Composer: Christopher Goldston
Series: Original Solos
Instrumentation: Piano Solo
Level: Intermediate
Key: G Major, C Major, D Major, E Major
Time Signature: 8/8, 4/4, 6/8
Style/Character: Rhythmic, Lyrical, Virtuosic
Concepts: Pedal, Hand Crossings, Arpeggios, Voicing
Page Count: Music 14, Total 20
Printing Suggestion: Booklet on tabloid paper, double-sided, stapled
Released: 2022

Additional Info:  Inspired by the popular recital piece “The Great Smoky Mountains” by David Carr Glover, The Great Smokies is a set of four pieces that depicts scenes from western North Carolina. My parents retired to these same mountains for the beauty of the area. The Smoky Mountains are part of the peaks that make up the Blue Ridge Mountains, which are actually part of the much larger chain of the Appalachian Mountains. The Smoky Mountains get their name from the Cherokee word Shaconage, which means “place of the blue smoke,” referring to the blue haze that often hangs on the mountain peaks.

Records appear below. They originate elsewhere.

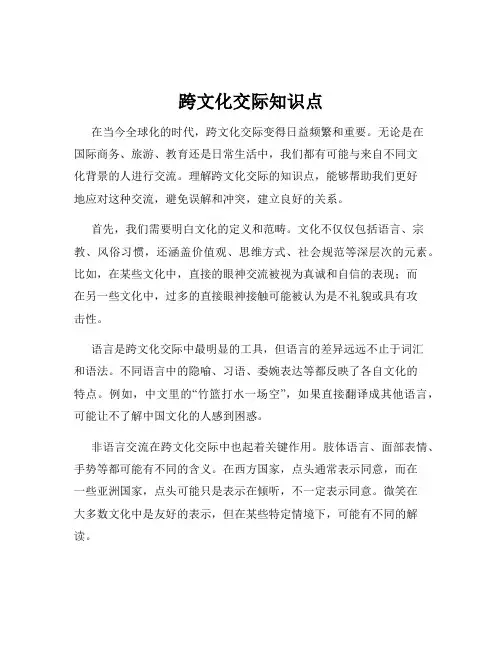 跨文化交际知识点

在当今全球化的时代，跨文化交际变得日益频繁和重要。无论是在国际商务、旅游、教育还是日常生活中，我们都有可能与来自不同文化背景的人进行交流。理解跨文化交际的知识点，能够帮助我们更好地应对这种交流，避免误解和冲突，建立良好的关系。

首先，我们需要明白文化的定义和范畴。文化不仅仅包括语言、宗教、风俗习惯，还涵盖价值观、思维方式、社会规范等深层次的元素。比如，在某些文化中，直接的眼神交流被视为真诚和自信的表现；而在另一些文化中，过多的直接眼神接触可能被认为是不礼貌或具有攻击性。

语言是跨文化交际中最明显的工具，但语言的差异远远不止于词汇和语法。不同语言中的隐喻、习语、委婉表达等都反映了各自文化的特点。例如，中文里的“竹篮打水一场空”，如果直接翻译成其他语言，可能让不了解中国文化的人感到困惑。

非语言交流在跨文化交际中也起着关键作用。肢体语言、面部表情、手势等都可能有不同的含义。在西方国家，点头通常表示同意，而在一些亚洲国家，点头可能只是表示在倾听，不一定表示同意。微笑在大多数文化中是友好的表示，但在某些特定情境下，可能有不同的解读。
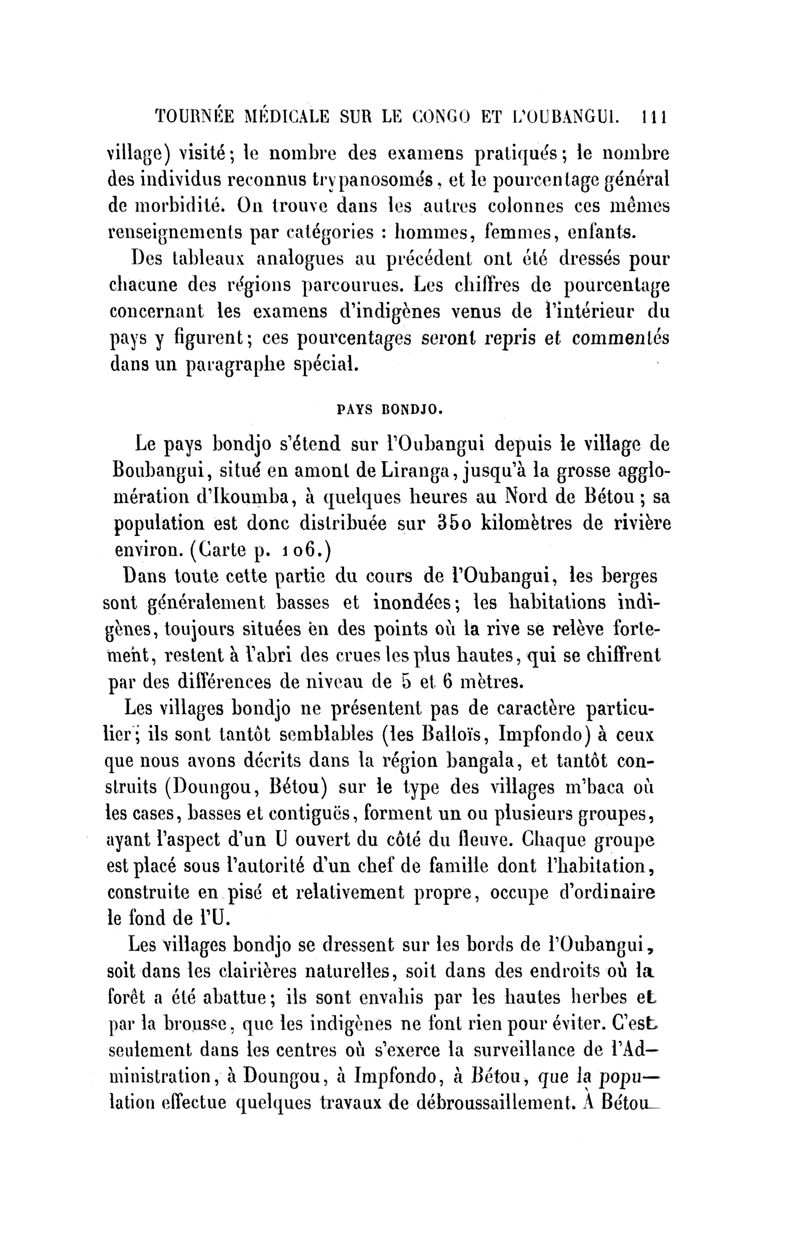 TOURNÉE MÉDICALE SUR LE CONGO ET L'OUBANGUI. 111

village) visité; le nombre des examens pratiqués; le nombre des individus reconnus trypanosomés, et le pourcentage général de morbidité. On trouve dans les autres colonnes ces mêmes renseignements par catégories : hommes, femmes, enfants.

Des tableaux analogues au précédent ont été dressés pour chacune des régions parcourues. Les chiffres de pourcentage concernant les examens d'indigènes venus de l'intérieur du pays y figurent; ces pourcentages seront repris et commentés dans un paragraphe spécial.

PAYS BONDJO.

Le pays bondjo s'étend sur l'Oubangui depuis le village de Boubangui, situé en amont de Liranga, jusqu'à la grosse agglomération d'Ikoumba, à quelques heures au Nord de Bétou; sa population est donc distribuée sur 350 kilomètres de rivière environ. (Carte p. 106.)

Dans toute cette partie du cours de l'Oubangui, les berges sont généralement basses et inondées; les habitations indigènes, toujours situées en des points où la rive se relève fortement, restent à l'abri des crues les plus hautes, qui se chiffrent par des différences de niveau de 5 et 6 mètres.

Les villages bondjo ne présentent pas de caractère particulier; ils sont tantôt semblables (les Balloïs, Impfondo) à ceux que nous avons décrits dans la région bangala, et tantôt construits (Doungou, Bétou) sur le type des villages m'baca où les cases, basses et contiguës, forment un ou plusieurs groupes, ayant l'aspect d'un U ouvert du côté du fleuve. Chaque groupe est placé sous l'autorité d'un chef de famille dont l'habitation, construite en pisé et relativement propre, occupe d'ordinaire le fond de l'U.

Les villages bondjo se dressent sur les bords de l'Oubangui, soit dans les clairières naturelles, soit dans des endroits où la forêt a été abattue; ils sont envahis par les hautes herbes et par la brousse, que les indigènes ne font rien pour éviter. C'est seulement dans les centres où s'exerce la surveillance de l'Administration, à Doungou, à Impfondo, à Bétou, que la population effectue quelques travaux de débroussaillement. A Bétou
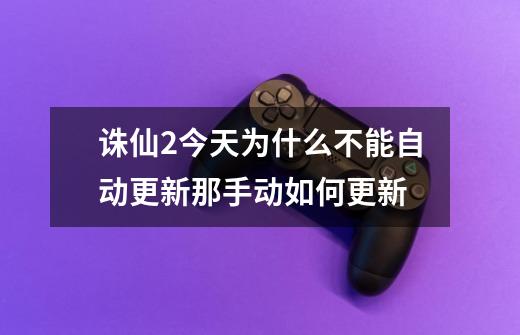 诛仙2今天为什么不能自动更新那手动如何更新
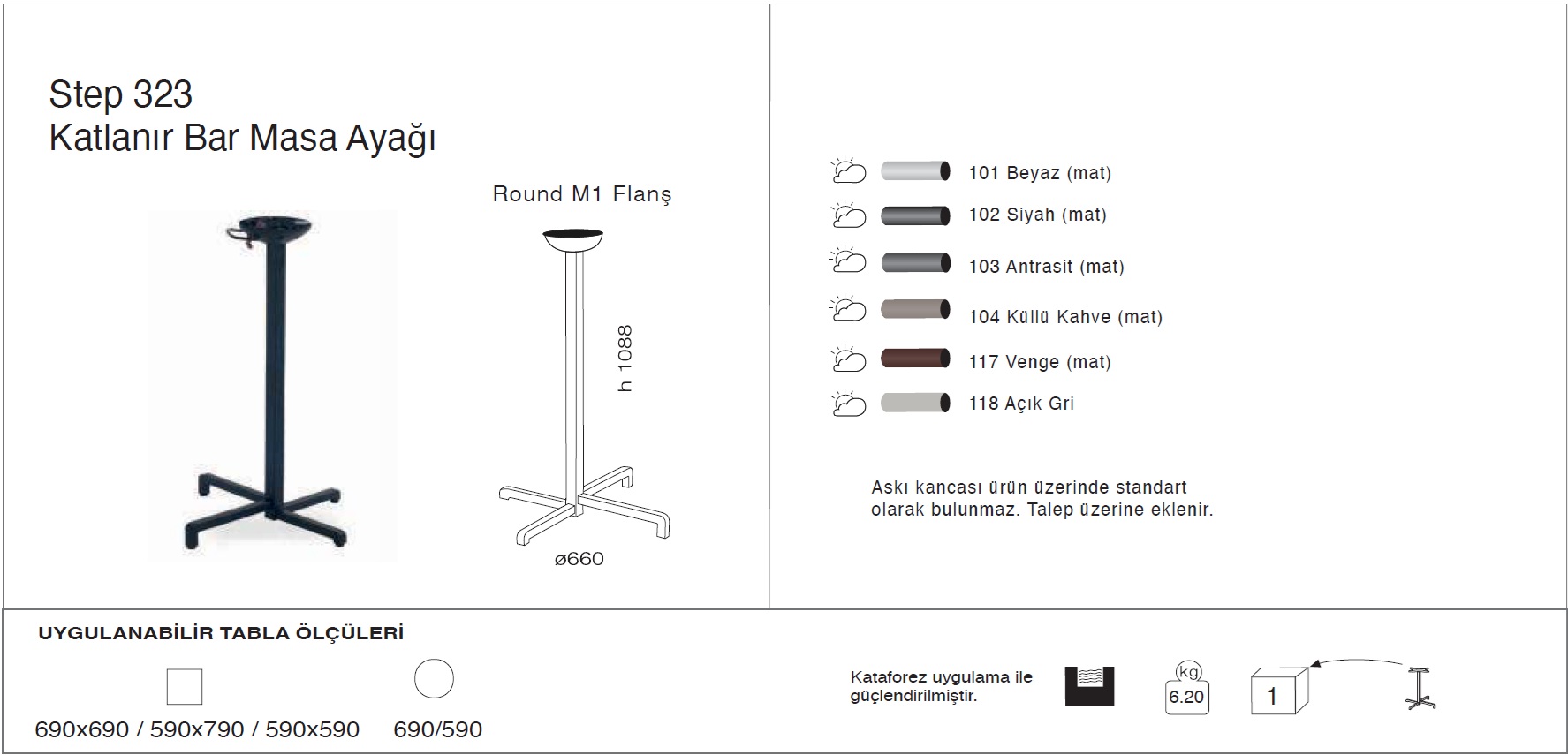 Step 323
Katlanır Bar Masa Ayağı

Round M1 Flanş

h 1088

ø660

101 Beyaz (mat)
102 Siyah (mat)
103 Antrasit (mat)
104 Küllü Kahve (mat)
117 Venge (mat)
118 Açık Gri

Askı kancası ürün üzerinde standart olarak bulunmaz. Talep üzerine eklenir.

UYGULANABİLİR TABLA ÖLÇÜLERİ

690x690 / 590x790 / 590x590

690/590

Kataforez uygulama ile güçlendirilmiştir.

kg
6.20

1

“Great Smoky Mountains Railroad” is inspired by “Little Train of Caipira” (a toccata from Bachianas Brasileiras No. 2) by Heitor Villa-Lobos. Listen as the train accelerates at the beginning of the journey, then slows to a stop, followed by a long whistle at the end. Built in the late 1800s, the Great Smoky Mountains Railroad still runs today and is a tourist attraction for passenger journeys.

“A Mountain Morning” can take you on a journey of your choosing. Imagine looking out over the mountains as the sun breaks through the blue haze and clouds.

“Mountain Waterfall” depicts the majesty of the numerous waterfalls throughout the region. This piece incorporates lots of hand crossing. In the middle of the piece and again at the end, crosshanded arpeggio figures cover the keyboard.

“Nantahala Rapids” also uses cross-handed arpeggio figures but this time as the main theme of the entire piece. White water rafting is popular in western North Carolina, including on the Nantahala River. Nantahala is a Cherokee word meaning “land of the noonday sun.” It is said that the forest is so lush and dense here that the sun only reaches the valley floor at noon. Interestingly, Margaret Goldston wrote a set of pieces about Alaska called Land of the Midnight Sun, which refers to the long summer days close to the Arctic Circle when the sun seemingly never sets.

The production of this collection is partially funded by a part-time faculty development grant from Columbia College Chicago.